480 PRÆTERITA-III
youth and age; which yet abides in all the mountain Catholic districts of Savoy, the Waldstetten, and the Tyrol, to their perpetual honour and peace; and this without controversy, or malice towards the holders of other beliefs.
6. Next, in 1845, I saw in Florence, as above told,1 the interior economy of the monasteries at Santa Maria Novella, -in the Franciscan cloisters of Fésole, and in Fra Angelico’s, both at San Domenico and San Marco. Which, in whatever they retained of their old thoughts and ways, were wholly beautiful; and the monks with whom I had any casual intercourse, always kind, innocently eager in sympathy with my own work, and totally above men of the “world” in general understanding, courtesy, and moral sense.
Men of the outer world, I mean, of course,-official and commercial. Afterwards at Venice I had a very dear, and not at all monastic, friend, Rawdon Brown; but his society were the Venetians of the fifteenth century. The Counts Minischalchi at Verona, and Borromeo at Milan, would have been endlessly kind and helpful to me; but I never could learn Italian enough to speak to them. Whereas, with my monkish friends, at the Armenian isle of Venice, and in any churches or cloisters through North Italy, where I wanted a niche to be quiet in, and chiefly at last in Assisi,2 I got on with any broken French or Italian I could stutter, without minding; and was always happy.

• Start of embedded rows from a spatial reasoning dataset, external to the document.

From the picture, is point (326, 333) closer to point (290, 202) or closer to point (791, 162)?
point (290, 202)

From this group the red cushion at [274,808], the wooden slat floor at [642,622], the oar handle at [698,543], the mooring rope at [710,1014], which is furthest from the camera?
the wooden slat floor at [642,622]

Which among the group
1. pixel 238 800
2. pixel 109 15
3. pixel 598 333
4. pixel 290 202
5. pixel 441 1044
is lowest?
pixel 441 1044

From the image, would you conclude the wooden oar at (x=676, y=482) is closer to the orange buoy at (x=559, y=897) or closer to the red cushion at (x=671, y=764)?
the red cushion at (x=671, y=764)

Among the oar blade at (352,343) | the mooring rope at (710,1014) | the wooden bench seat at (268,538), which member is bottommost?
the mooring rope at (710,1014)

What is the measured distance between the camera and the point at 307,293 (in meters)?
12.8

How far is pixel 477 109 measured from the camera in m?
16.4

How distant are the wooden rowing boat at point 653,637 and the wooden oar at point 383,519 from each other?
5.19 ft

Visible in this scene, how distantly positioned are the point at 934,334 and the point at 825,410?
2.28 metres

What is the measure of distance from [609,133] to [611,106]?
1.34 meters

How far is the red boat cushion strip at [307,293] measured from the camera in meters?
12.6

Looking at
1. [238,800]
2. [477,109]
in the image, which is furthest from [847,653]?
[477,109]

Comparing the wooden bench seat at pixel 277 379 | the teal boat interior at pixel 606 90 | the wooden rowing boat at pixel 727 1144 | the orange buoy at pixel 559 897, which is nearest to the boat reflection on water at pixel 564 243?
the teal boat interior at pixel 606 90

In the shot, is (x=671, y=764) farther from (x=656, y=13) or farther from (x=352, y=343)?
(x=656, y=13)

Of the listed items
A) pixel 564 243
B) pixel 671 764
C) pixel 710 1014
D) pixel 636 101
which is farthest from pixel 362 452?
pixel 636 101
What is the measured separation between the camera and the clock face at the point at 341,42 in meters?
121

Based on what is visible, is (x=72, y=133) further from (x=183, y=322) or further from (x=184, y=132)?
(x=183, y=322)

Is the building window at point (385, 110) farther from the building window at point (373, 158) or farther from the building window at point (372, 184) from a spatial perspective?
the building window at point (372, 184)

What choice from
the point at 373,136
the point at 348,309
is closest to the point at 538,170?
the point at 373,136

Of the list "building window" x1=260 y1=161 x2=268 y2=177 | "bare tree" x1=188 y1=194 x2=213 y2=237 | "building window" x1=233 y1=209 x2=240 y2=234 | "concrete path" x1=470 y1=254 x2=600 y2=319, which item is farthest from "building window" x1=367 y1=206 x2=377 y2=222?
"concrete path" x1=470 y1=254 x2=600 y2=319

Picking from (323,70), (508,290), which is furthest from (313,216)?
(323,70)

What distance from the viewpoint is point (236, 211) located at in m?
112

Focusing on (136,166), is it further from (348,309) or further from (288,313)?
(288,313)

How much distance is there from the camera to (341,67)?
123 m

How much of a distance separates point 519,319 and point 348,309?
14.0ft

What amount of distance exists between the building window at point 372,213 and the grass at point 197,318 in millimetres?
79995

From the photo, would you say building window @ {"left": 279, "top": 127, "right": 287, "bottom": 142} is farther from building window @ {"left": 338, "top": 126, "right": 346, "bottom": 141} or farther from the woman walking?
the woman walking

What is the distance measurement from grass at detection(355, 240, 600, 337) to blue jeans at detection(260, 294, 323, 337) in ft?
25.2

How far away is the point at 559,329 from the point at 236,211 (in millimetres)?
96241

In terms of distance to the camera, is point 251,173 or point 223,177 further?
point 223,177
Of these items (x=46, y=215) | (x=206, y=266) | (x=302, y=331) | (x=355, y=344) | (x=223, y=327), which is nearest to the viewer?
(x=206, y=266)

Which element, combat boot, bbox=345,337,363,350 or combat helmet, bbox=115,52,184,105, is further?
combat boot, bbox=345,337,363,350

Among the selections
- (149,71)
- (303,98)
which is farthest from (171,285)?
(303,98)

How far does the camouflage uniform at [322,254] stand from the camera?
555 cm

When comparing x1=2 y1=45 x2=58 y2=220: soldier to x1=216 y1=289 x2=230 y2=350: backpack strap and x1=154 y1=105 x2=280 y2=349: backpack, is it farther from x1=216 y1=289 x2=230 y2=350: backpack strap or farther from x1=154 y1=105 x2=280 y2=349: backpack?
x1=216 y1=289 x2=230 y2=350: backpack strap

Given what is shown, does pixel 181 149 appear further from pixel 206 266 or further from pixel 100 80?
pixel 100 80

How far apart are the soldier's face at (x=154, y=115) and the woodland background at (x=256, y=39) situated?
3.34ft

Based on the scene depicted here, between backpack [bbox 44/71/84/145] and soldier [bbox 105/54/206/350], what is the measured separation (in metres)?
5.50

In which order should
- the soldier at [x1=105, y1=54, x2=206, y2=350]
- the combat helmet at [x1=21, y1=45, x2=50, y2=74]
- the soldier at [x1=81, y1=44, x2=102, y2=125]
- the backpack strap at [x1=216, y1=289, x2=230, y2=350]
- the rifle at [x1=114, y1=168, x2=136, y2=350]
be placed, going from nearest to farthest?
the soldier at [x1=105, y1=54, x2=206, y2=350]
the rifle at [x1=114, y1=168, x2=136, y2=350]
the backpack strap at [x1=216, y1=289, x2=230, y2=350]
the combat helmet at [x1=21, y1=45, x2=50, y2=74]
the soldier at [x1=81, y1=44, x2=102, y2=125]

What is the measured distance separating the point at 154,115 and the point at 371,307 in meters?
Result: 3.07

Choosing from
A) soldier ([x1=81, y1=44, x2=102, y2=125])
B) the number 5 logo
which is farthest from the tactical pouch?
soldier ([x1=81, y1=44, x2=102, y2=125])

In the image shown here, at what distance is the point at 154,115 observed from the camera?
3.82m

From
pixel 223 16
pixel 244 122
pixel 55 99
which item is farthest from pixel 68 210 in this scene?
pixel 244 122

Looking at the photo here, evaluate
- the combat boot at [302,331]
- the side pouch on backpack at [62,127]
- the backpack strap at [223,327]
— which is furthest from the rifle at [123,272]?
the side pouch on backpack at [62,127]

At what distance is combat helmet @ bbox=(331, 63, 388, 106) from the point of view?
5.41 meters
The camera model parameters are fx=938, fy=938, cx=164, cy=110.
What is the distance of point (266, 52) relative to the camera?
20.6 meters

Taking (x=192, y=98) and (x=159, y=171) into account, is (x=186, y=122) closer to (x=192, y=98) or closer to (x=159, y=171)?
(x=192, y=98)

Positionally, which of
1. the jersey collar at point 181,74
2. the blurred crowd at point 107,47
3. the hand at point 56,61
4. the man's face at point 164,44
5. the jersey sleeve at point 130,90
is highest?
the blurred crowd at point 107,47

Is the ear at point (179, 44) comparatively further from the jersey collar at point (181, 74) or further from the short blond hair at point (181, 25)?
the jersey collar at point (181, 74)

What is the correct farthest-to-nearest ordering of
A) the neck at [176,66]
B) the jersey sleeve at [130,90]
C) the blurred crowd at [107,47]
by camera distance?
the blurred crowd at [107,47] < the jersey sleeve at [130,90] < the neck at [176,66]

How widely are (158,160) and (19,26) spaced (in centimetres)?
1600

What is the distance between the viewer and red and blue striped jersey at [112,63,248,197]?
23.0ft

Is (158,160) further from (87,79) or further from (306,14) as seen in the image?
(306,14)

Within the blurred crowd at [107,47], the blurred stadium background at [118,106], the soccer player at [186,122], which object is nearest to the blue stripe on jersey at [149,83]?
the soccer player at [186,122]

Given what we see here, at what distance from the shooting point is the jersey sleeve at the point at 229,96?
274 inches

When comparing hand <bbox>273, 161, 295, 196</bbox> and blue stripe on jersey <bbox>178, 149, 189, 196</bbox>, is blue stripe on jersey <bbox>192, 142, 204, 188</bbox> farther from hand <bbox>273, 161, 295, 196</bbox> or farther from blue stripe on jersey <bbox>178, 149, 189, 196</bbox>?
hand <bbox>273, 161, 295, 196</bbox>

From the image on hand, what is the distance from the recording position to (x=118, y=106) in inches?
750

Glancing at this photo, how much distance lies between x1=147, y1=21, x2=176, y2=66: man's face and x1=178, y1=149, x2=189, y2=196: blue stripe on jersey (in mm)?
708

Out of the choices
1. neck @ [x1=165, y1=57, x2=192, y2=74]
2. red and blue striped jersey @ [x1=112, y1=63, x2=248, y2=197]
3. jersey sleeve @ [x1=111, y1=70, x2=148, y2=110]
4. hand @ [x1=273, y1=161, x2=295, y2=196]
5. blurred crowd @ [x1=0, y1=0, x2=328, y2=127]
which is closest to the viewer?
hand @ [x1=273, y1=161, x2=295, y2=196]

7. But the more I loved or envied the monks, and the more I despised the modern commercial and fashionable barbaric tribes, the more acutely also I felt that the Catholic political hierarchies, and isolated remnants of celestial enthusiasm, were hopelessly at fault in their dealing with these adversaries; having also elements of corruption in themselves, which justly brought on them the fierce hostility of men like Garibaldi in Italy,3 and of the honest
1 [See above, p. 359.]
2 [For Ruskin’s friendship with the Armenian monks at S. Lazzaro, and with the Franciscans at Assisi, see Vol. XXIII. p. xxxix.]